There were no facilities on a B-17 and it was too cold to just whip it out and relieve oneself so voiding before they left was imperative. (I would have peed my pants although whether that would have shorted out the electric heating wires in the suits might have been a problem.) To avoid problems at the other end, crews were dosed with paregoric (containing opium) before leaving which bound them up tight, and then dosed with castor oil to unbind things if they returned. Medics issued amphetamines to keep them awake and sleeping pills to help them sleep.  

To make things worse, it was revealed that German civilians were lynching bomber crews who had parachuted safely. If found by the German Army they were safe - unless they had killed a German civilian while defending themselves against lynching, in which case they were executed.  Catch-22.  
Assuming a successful bombing run escaping flak and enemy fighters there was always danger from friendly aircraft.  Webster watched in horror as one returning B-17 trying to regain some altitude slammed into the plane above him sending both to a fiery grave below. 

"I have flown only four missions, but I have learned a lot from talking with veteran crews that have survived twelve or even twenty missions. They say that the air force and news media in the United States misled us. The B-17 Flying Fortress is no fortress. It’s a first-rate airplane and can survive much punishment, but German fighters can shoot it down easily, and its eleven machine guns are little protection. The gunners try hard and frequently destroy a fighter, but our pilots take violent, evasive action by throwing the bombers all over the sky to avoid the fighters’ gunfire. This spoils the gunners’ aim, and their bullets fly in all directions. I guess our commanders, being pilots, don’t trust the gunners, so they decree this wild, evasive action. Real protection for us comes from an escort of our fighter planes. When we are beyond the range of our escort, we lose lots of bombers. Thus, we don’t fly unscathed to a target and return in the best Hollywood tradition. We die from freezing, anoxia (lack of oxygen), altitude sickness, gunshots, shrapnel, being trapped in a burning plane, and explosion. . .I can't get it out of my mind that my chance of surviving twenty-five missions is so small, but if I refuse to fly, I face execution for desertion. What a dilemma to face: death if you do and death if you don’t. No wonder fellows go insane. Most of us are depressed. I see it in pale faces and trembling bodies at briefings. I see men praying. A few try to joke, but I note that they are pale and fidget at the same time. As for me, I’m frightened out of my wits. I wish my headache would go away. I've had it for three days, and it’s killing me." 

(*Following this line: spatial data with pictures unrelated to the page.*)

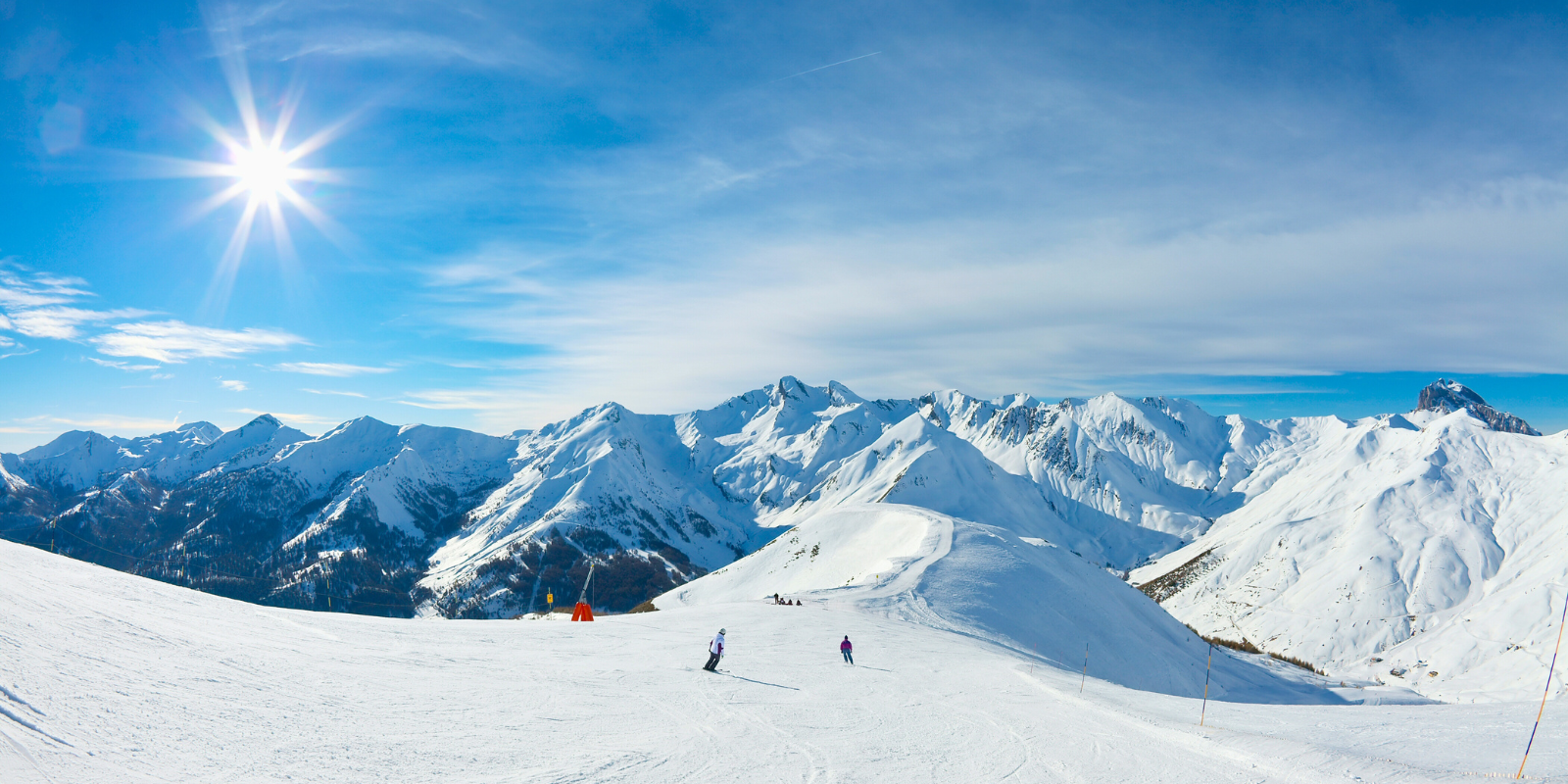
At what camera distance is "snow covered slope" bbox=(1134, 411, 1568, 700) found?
99.4m

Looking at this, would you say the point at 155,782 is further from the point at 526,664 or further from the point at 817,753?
the point at 526,664

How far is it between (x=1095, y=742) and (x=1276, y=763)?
337 cm

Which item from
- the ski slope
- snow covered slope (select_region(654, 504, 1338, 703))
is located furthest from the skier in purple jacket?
snow covered slope (select_region(654, 504, 1338, 703))

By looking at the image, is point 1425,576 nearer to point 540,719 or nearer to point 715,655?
point 715,655

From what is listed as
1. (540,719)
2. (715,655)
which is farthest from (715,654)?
(540,719)

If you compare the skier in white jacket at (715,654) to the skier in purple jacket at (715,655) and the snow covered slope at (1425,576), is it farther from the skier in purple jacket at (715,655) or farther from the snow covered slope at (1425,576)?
the snow covered slope at (1425,576)

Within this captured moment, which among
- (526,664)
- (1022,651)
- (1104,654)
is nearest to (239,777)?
(526,664)

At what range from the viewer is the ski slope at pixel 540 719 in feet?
35.8

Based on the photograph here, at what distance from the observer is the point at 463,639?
23.9 m

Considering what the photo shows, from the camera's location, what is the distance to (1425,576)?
132m

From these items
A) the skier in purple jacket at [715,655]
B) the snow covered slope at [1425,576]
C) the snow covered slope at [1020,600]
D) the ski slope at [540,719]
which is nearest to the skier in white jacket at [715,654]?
the skier in purple jacket at [715,655]

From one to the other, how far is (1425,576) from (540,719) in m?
181

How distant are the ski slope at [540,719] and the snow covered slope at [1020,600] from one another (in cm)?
2133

By the time he reaches his seventeenth mission, only four of the original ten original crew members. On that mission his Group lost 40% of its aircraft and two of the planes in his squadron that managed to make it back will have to be junked they are so shot up.  Exhaustion is a constant, fear is constant, the stress headaches  have become almost unbearable and he's living on sleeping pills and amphetamines (all Army approved and prescribed, of course.) No one believes they can survive the next mission, let alone thirty. 
One flyer, Charles , had enough and refused to fly any more missions. He could have been executed, but his superiors having faced similar terrors, demoted him to private and gave him the job of sweeping floors.  The punishment was harsher than one could imagine, having to face his friends as they left on missions and then counting the number who didn’t return.  He finally decided to return to combat flying and filled in on a crew for a member who was sick. On April 11, 1944, in the B-17 just behind Webster's,  Charles's plane exploded during an attack by FW-190s and Charles died. 

Obviously, Webster survived the war. Just how, you will have to read the book to find out.  He had to be one of the luckiest men around. Webster  conveys a nice mix of naiveté that is often lacking from more polished memoirs.  For example, the time he visits Cambridge and is just awe-struck by the sense of history and learning. Or his visit to a prostitute in London and the friendship that develops between him and a stripper he met on a bet.  We genuinely see a nineteen-year-old terrified and the  hopelessness of his situation.